Good to hear, and thanks for the reassurance :-) And yeah, I do too well know the problem of having too little time to write something polished, and I do certainly prefer having the discussion in fairly raw form to not having it at all.
One possibility is that MIRI’s arguments actually do look that terrible to you
What I would say is that the arguments start to look really fishy when one thinks about concrete instantiations of the problem.
I’m not really sure what you mean by a “concrete instantiation”. I can think of concrete toy models, of AIs using logical reasoning which know an exact description of their environment as a logical formula, which can’t reason in the way I believe is what we want to achieve, because of the Löbian obstacle. I can’t write down a self-rewriting AGI living in the real world that runs into the Löbian obstacle, but that’s because I can’t write down any AGI that lives in the real world.
My reason for thinking that the Löbian obstacle may be relevant is that, as mentioned in the interview, I think that a real-world seed FAI will probably use (something very much like) formal proofs to achieve the high level of confidence it needs in most of its self-modifications. I feel that formally specified toy models + this informal picture of a real-world FAI are as close to thinking about concrete instantiations as I can get at this point.
I may be wrong about this, but it seems to me that when you think about concrete instantiations, you look towards solutions that reason about the precise behavior of the program they’re trying to verify—reasoning like “this variable gets decremented in each iteration of this loop, and when it reaches zero we exit the loop, so we won’t loop forever”. But heuristically, while it seems possible to reason about the program you’re creating in this way, our task is to ensure that we’re creating a program which creates a program which creates a program which goes out to learn about the world and look for the most efficient way to use transistors it finds in the external environment to achieve its goals, and we want to verify that those transistors won’t decide to blow up the world; it seems clear to me that this is going to require reasoning of the type “the program I’m creating is going to reason correctly about the program it is creating”, which is the kind of reasoning that runs into the Löbian obstacle, rather than the kind of reasoning applied by today’s automated verification techniques.

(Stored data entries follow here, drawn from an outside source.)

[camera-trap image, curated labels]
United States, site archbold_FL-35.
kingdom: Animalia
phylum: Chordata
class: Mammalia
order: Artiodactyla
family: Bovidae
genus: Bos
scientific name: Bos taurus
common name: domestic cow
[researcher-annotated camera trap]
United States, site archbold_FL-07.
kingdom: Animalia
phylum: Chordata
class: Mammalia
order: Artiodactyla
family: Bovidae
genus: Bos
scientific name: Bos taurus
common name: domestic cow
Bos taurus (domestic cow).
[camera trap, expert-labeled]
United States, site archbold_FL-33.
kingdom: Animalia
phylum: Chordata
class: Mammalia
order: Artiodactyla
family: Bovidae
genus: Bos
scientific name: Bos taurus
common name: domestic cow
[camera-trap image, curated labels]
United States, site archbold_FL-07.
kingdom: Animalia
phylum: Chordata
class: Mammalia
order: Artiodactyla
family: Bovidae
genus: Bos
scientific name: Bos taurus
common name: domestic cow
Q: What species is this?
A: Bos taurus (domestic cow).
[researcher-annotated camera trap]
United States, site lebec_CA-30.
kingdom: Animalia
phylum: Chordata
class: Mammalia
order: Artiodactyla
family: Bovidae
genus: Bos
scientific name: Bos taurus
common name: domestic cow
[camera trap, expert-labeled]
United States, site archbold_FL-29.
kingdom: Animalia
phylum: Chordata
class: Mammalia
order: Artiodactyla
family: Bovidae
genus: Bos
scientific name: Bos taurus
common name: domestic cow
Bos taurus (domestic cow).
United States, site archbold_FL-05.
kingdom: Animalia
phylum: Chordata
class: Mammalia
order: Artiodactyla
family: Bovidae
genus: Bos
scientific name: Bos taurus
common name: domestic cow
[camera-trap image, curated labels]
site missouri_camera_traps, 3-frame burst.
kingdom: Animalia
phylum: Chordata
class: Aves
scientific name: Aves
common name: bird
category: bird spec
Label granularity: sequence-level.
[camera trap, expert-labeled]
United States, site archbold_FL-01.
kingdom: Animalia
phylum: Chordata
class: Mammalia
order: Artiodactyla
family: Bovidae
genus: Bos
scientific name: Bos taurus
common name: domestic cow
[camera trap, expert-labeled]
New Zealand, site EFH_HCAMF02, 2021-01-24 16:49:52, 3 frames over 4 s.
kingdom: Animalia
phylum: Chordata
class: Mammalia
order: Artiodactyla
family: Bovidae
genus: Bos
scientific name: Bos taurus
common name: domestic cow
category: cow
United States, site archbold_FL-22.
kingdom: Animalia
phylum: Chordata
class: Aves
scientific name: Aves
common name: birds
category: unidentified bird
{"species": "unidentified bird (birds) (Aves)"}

Writing this, I’m not too confident that this will be helpful to getting the idea across. Hope the face-to-face with Paul with help, perhaps also with translating your intuitions to a language that better matches the way I think about things.
I think that the point above would be really helpful to clarify, though. This seems to be a recurring theme in my reactions to your comments on MIRI’s arguments—e.g. there was that LW conversation you had with Eliezer where you pointed out that it’s possible to verify properties probabilistically in more interesting ways than running a lot of independent trials, and I go, yeah, but how is that going to help with verifying whether the far-future descendant of an AI we build now, when it has entire solar systems of computronium to run on, is going to avoid running simulations which by accident contain suffering sentient beings? It seems that to achieve confidence that this far-future descendant will behave in a sensible way, without unduly restricting the details of how it is going to work, is going to need fairly abstract reasoning, and the sort of tools you point to don’t seem to be capable of this or to extend in some obvious way to dealing with this.
You seem to be quite willing to use that reasoning yourself to show that the initial AI is safe
I’m not sure I understand what you’re saying here, but I’m not convinced that this is the sort of reasoning I’d use.
I’m fairly sure that the reason your brain goes “it would be safe if we only allow self-modifications when there’s a proof that they’re safe” is that you believe that if there’s a proof that a self-modification is safe, then it is safe—I think this is probably a communication problem between us rather than you actually wanting to use different reasoning. But again, hopefully the face-to-face with Paul can help with that.
I don’t think that “whole brain emulations can safely self-modify” is a good description of our disagreements. I think that this comment (the one you just made) does a better job of it. But I should also add that my real objection is something more like: “The argument in favor of studying Lob’s theorem is very abstract and it is fairly unintuitive that human reasoning should run into that obstacle. [...]”
Thanks for the reply! Thing is, I don’t think that ordinary human reasoning should run into that obstacle, and the “ordinary” is just to exclude humans reasoning by writing out formal proofs in a fixed proof system and having these proofs checked by a computer. But I don’t think that ordinary human reasoning can achieve the level of confidence an FAI needs to achieve in its self-rewrites, and the only way I currently know how an FAI could plausibly reach that confidence is through logical reasoning. I thought that “whole brain emulations can safely self-modify” might describe our disagreement because that would explain why you think that human reasoning not being subject to Löb’s theorem would be relevant.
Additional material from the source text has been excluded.